### PASSAGE TO READ
──────────

“The Making of the Modern Muslim State: Islam and Governance in the Middle East and North Africa” | Malika Zeghal

Please join the Institute for Middle East Studies for an in-depth discussion about Malika Zeghal’s work, The Making of the Modern Muslim State. Together with discussant Mona Oraby, Malika Zeghal will share her innovative analysis that traces the continuity of the state’s custodianship of Islam as the preferred religion in the Middle East and North Africa.
In The Making of the Modern Muslim State, Malika Zeghal reframes the role of Islam in modern Middle East governance. Challenging other accounts that claim that Middle Eastern states turned secular in modern times, Zeghal shows instead the continuity of the state’s custodianship of Islam as the preferred religion. Drawing on intellectual, political, and economic history, she traces this custodianship from early forms of constitutional governance in the nineteenth century through post–Arab Spring experiments in democracy. Zeghal argues that the intense debates around the implementation and meaning of state support for Islam led to a political cleavage between conservatives and their opponents that long predated the polarization of the twentieth century that accompanied the emergence of mass politics and Islamist movements.

──────────

### EXTRACTED MATERIAL
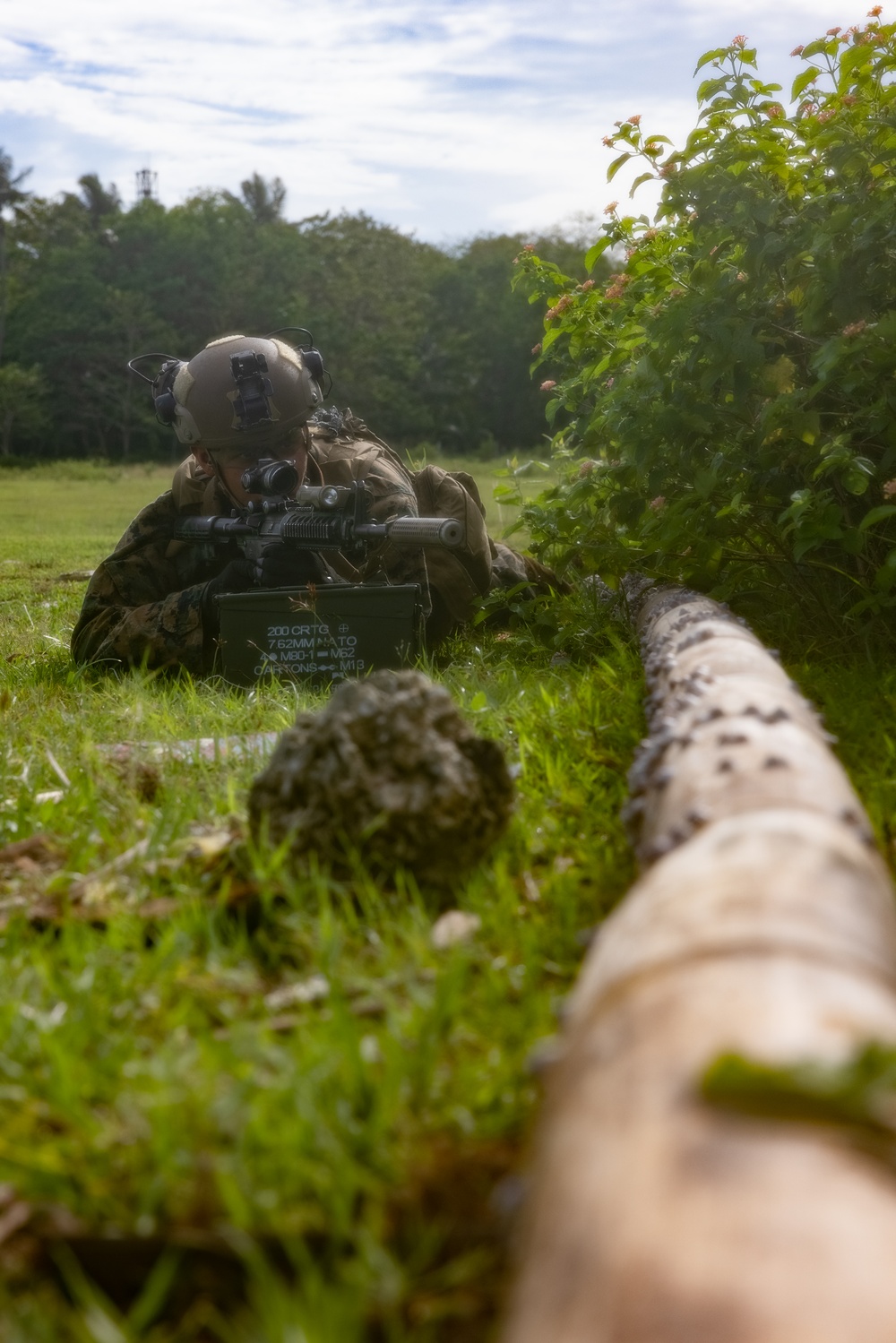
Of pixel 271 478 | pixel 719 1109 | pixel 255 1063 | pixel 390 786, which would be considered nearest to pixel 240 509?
pixel 271 478

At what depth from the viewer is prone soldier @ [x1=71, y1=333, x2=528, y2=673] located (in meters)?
5.23

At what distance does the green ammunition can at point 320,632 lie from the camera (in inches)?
190

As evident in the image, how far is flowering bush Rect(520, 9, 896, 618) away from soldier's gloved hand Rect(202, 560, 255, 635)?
148cm

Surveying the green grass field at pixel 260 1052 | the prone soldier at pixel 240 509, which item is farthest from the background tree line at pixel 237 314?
the green grass field at pixel 260 1052

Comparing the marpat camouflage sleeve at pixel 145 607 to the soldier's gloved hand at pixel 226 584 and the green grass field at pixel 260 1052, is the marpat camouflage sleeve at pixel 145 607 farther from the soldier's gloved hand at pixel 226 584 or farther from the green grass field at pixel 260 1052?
the green grass field at pixel 260 1052

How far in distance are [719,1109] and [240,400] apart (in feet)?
14.8

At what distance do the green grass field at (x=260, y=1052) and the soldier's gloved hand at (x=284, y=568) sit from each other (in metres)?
1.94

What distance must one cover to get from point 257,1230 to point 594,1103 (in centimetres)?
40

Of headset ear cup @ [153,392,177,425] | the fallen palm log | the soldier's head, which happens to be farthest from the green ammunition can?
the fallen palm log

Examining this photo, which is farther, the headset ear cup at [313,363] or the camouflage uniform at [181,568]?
Answer: the headset ear cup at [313,363]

──────────

### WORK TO DO
A) Arrange all the distance and depth records above as a two-column CSV with the headers "task" and "answer", one row per record. Put each record's text and its answer in quoted fields with line breaks changed to spaces, and leave out the pictures.
B) Pick up the event notice about The Making of the Modern Muslim State where it stops, and continue it.

### RESULTS FOR EACH TASK
A)
task,answer
"Of pixel 271 478 | pixel 719 1109 | pixel 255 1063 | pixel 390 786, which would be considered nearest to pixel 240 509?","pixel 271 478"
"At what depth from the viewer is prone soldier @ [x1=71, y1=333, x2=528, y2=673] located (in meters)?","5.23"
"At what distance does the green ammunition can at point 320,632 lie from the camera (in inches)?","190"
"As evident in the image, how far is flowering bush Rect(520, 9, 896, 618) away from soldier's gloved hand Rect(202, 560, 255, 635)?","148cm"
"Surveying the green grass field at pixel 260 1052 | the prone soldier at pixel 240 509, which item is farthest from the background tree line at pixel 237 314?","the green grass field at pixel 260 1052"
"Comparing the marpat camouflage sleeve at pixel 145 607 to the soldier's gloved hand at pixel 226 584 and the green grass field at pixel 260 1052, is the marpat camouflage sleeve at pixel 145 607 farther from the soldier's gloved hand at pixel 226 584 or farther from the green grass field at pixel 260 1052?","the green grass field at pixel 260 1052"
"How far in distance are [719,1109] and [240,400] apart (in feet)?","14.8"
"At what distance do the green grass field at (x=260, y=1052) and the soldier's gloved hand at (x=284, y=568) sit from each other (in metres)?","1.94"
"What distance must one cover to get from point 257,1230 to point 594,1103 (in centimetres)?","40"
"Of headset ear cup @ [153,392,177,425] | the fallen palm log | the soldier's head, which happens to be farthest from the green ammunition can?","the fallen palm log"
"Examining this photo, which is farther, the headset ear cup at [313,363] or the camouflage uniform at [181,568]?","Answer: the headset ear cup at [313,363]"

B)
Examining constitutional projects, public spending, school enrollments, and curricula, Zeghal shows that although modern Muslim-majority polities have imported Western techniques of governance, the state has continued to protect and support the religion, community, and institutions of Islam. She finds that even as Middle Eastern states have expanded their nonreligious undertakings, they have dramatically increased their per capita supply of public religious provisions, especially Islamic education—further feeding the political schism between Islamists and their adversaries. Zeghal illuminates the tensions inherent in the partnerships between states and the body of Muslim scholars known as the ulama, whose normative power has endured through a variety of political regimes. Her detailed and groundbreaking analysis, which spans Tunisia, Morocco, Egypt, Turkey, Syria, and Lebanon, makes clear the deep historical roots of current political divisions over Islam in governance.
We hope you will join us for this thoughtful discussion. You can participate in the conversation with Malika Zeghal in-person or virtually. The event is open to the public.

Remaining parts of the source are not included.